Regular Expressions: An Art of Manipulating Strings.

Dolamu Oludare
Towards Data Engineering
9 min readJan 15, 2024
Photo by Jyotirmoy Gupta on Unsplash

The internet's core is data, ranging from textual data to images and videos. The Internet is estimated to contain several exabytes of textual information. At any point, you would need to extract structured information from a website or a database. Regular Expression (Regex) is one powerful tool for manipulating textual data and extracting them from a large pool of information. Regex is generic to all programming languages.

In this article, we will focus on Regex using the Python programming language. We will examine some of the methods, wildcards, and regex rules before importantly putting our ideas to code.

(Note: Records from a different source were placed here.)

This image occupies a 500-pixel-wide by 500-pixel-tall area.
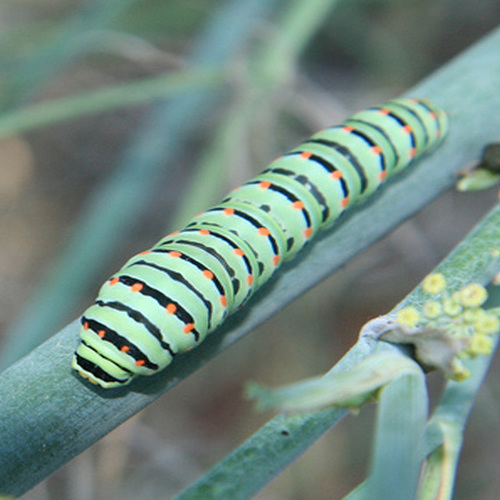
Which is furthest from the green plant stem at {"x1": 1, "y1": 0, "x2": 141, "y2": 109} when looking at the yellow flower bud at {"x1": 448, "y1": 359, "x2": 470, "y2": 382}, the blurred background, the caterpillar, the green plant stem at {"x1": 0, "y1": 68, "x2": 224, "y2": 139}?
the yellow flower bud at {"x1": 448, "y1": 359, "x2": 470, "y2": 382}

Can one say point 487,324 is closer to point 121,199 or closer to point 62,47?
point 121,199

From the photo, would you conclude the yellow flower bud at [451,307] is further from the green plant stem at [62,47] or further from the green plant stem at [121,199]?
the green plant stem at [62,47]

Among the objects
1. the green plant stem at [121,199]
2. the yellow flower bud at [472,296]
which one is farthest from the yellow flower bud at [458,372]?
the green plant stem at [121,199]

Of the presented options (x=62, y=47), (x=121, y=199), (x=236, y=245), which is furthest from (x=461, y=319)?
(x=62, y=47)

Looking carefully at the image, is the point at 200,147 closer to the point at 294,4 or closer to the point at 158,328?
the point at 294,4

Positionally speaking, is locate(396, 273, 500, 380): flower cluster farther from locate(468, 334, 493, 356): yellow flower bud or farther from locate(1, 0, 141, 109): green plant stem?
locate(1, 0, 141, 109): green plant stem

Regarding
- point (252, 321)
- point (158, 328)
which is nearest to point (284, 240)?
point (252, 321)
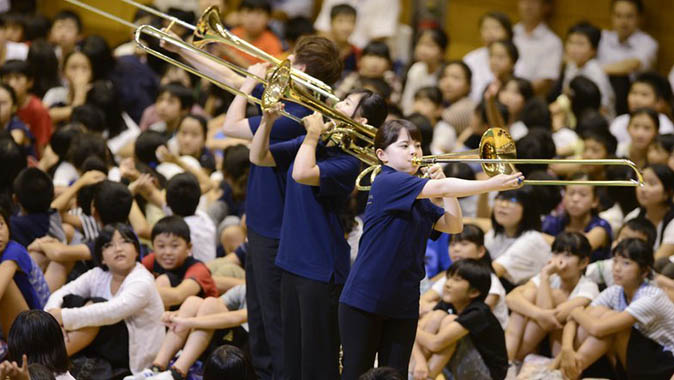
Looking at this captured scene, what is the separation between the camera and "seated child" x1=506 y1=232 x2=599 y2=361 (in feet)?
17.7

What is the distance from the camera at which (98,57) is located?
8.39 metres

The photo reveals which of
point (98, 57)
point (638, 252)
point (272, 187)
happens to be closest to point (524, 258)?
Result: point (638, 252)

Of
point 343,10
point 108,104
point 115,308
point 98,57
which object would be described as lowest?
point 115,308

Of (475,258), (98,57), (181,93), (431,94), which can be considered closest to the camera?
(475,258)

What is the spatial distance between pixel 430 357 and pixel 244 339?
917 millimetres

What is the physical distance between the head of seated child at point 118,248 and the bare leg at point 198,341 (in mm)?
407

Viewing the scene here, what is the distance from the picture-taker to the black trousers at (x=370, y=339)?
3.98 m

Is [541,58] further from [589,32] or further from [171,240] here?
[171,240]

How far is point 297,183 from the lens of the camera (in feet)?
14.5

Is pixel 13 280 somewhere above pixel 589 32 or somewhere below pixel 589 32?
below

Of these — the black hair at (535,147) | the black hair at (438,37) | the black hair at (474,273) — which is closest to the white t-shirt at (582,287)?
the black hair at (474,273)

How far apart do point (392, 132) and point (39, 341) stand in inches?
60.7

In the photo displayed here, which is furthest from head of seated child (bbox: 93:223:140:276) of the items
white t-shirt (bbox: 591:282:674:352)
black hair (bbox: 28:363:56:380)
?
white t-shirt (bbox: 591:282:674:352)

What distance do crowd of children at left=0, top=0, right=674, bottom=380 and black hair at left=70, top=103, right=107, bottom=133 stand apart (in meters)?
0.02
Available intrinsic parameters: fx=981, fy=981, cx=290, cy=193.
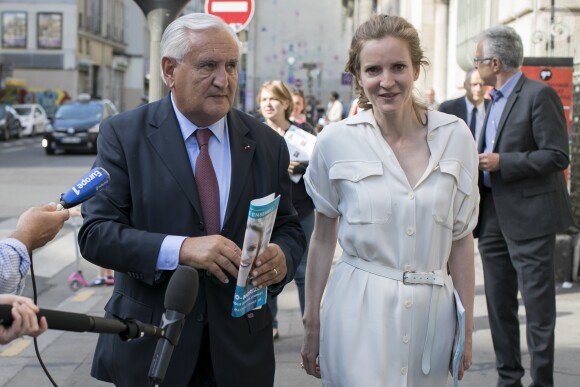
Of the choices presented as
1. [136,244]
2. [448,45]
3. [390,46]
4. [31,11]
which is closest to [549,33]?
[390,46]

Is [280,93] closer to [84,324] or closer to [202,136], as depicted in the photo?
[202,136]

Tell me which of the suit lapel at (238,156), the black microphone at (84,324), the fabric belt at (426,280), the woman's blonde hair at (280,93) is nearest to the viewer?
the black microphone at (84,324)

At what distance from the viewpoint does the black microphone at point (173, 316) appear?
94.6 inches

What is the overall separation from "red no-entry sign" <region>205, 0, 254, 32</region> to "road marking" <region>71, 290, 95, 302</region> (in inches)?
→ 135

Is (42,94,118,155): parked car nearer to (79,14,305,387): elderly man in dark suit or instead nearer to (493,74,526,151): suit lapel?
(493,74,526,151): suit lapel

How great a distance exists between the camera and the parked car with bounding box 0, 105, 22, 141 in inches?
1617

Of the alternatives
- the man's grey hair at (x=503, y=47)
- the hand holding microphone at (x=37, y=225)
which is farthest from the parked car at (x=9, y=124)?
the hand holding microphone at (x=37, y=225)

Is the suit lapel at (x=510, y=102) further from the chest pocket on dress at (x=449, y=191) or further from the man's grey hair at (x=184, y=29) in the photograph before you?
the man's grey hair at (x=184, y=29)

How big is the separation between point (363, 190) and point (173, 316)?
118 centimetres

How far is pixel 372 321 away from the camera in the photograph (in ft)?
11.2

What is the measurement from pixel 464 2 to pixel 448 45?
5.07 meters

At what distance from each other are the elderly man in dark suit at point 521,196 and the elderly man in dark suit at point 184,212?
99.0 inches

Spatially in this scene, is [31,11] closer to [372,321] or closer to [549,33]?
[549,33]

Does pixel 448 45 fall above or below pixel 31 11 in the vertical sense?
below
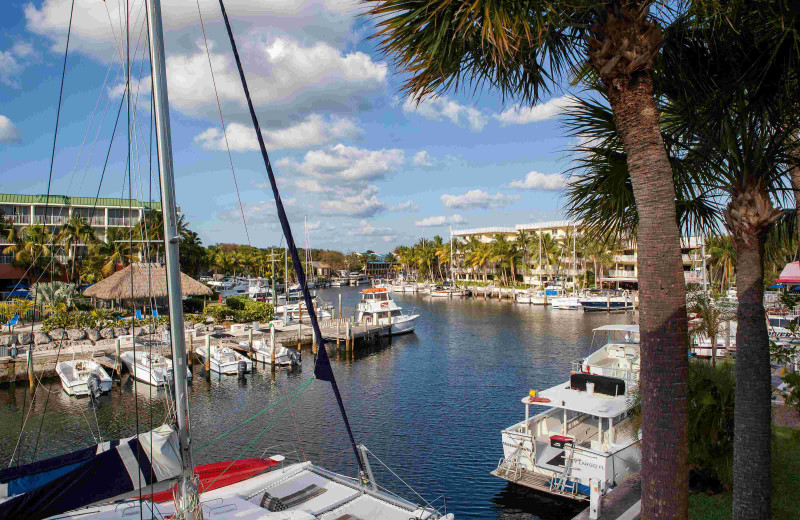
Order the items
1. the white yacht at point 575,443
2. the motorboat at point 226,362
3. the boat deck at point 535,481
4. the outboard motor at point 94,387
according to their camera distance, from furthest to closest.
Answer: the motorboat at point 226,362 < the outboard motor at point 94,387 < the boat deck at point 535,481 < the white yacht at point 575,443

Photo by Álvaro Serrano on Unsplash

The re module is Python’s library for performing regular expressions on data. Some of the major methods in the re library include:

  1. match(): This method determines if a regular expression matches the beginning of the string, and returns the item if it exists at the beginning of the text.
  2. Search (): The search method scans through a string, looking for any location where the regular expression matches.
  3. findall(): This method finds all substrings where the regular expression matches and returns them as a list.
  4. finditer(): This method finds all substrings where the regular expression matches and returns them as an iterator.

5. split(): This is a modification method that returns a list where the string has been split at each match.

6. sub(): This is a modification method that replaces one or many matches with a string.

Regex Wildcards

The regex wildcards are characters that control how the regular expressions work and how they are interpreted. Let’s go ahead and examine them one after the other.

  1. . — The dot (.) symbol in regex simply means any character except a newline.
  2. * — The asterisk (*) symbol in regex means zero (0) or more repetitions of any character.
  3. ^ — The caret (^) symbol means starts with. For example “^David” means start with David.
  4. $ — The dollar ($) symbol means ends with. For example “world$” means end with world.
  5. + — The plus (+) symbol means one (1) or more repetitions of any character.
  6. ? — The question mark (?) symbol means zero (0) or one (1) repetition of any character.
  7. {m} — This means m repetition.
  8. {m, n} — This means m to n repetitions.
  9. [] — This means a set of characters e.g [a-zA-Z].
  10. \ — The backward slash symbol in regex is used to escape a character or get the raw form of a character. “\\t”.
  11. | — This symbol simply means either or. For example “fall | stand” means fall or stand.
  12. () — This symbol is used to capture or group a set of characters.

More Special Characters

  1. \d: Matches any decimal digit; [0–9].
  2. \D: Matches any non-digit character.
  3. \s: Matches any whitespace character; (space “ “ tab \t newline “\n”).
  4. \S : Matches any non-whitespace character.
  5. \w : Matches any alphanumeric (word) character; [a-zA-Z0–9_].
  6. \W : Matches any non-alphanumeric characters.
  7. \b : Matches where the specified characters are at the beginning or the end of a word.
  8. \B : Matches where the specified characters are present. but not at the beginning.

Code Implementation 1

Now that we know the basic wildcards in regex, we would put our ideas into code by trying to extract particular text patterns from data.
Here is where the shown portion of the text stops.